Hybrid ovens have gained traction as households prioritise speed and versatility over single-function appliances, especially in kitchens where space constraints limit the number of dedicated cooking devices.
The Celerity High-Speed Oven supports nine cooking modes, including air fry, grill, convection bake, convection roast and microwave options, allowing users to adapt cooking methods without switching appliances.
Sharp integrates inverter-controlled microwave technology to regulate power delivery more precisely than traditional on-off cycling, a method that can help maintain moisture levels while still achieving surface browning.
Broader kitchen lineup expansion
Sharp also expanded its Microwave Drawer Oven range with new Elegant White and Matte Black finishes, aligning the sliding-drawer design with current kitchen colour trends and built-in aesthetics.

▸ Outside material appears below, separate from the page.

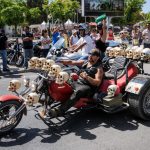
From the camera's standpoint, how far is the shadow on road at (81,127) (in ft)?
17.1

The Microwave Drawer configuration reduces overhead reaching by installing below the counter and supports touchless operation through Easy Wave Open, reflecting growing demand for accessibility-focused kitchen layouts.
Sharp introduced additional countertop microwave models, counter-depth refrigerators, ranges and dishwashers as part of its 2026 suite, signalling a wider refresh across its premium appliance portfolio.
The company lists dishwasher noise levels of 44-49 dBA for new models, placing them within the quiet-operation range typical of mid- to high-end kitchen installations.
Sharp showcased the new appliances at booth S25091 during KBIS 2026 in Florida, although the company has not yet detailed pricing or retail availability timelines.
Further information on release schedules and regional distribution is expected following the show as Sharp rolls out its 2026 kitchen lineup across US retailers.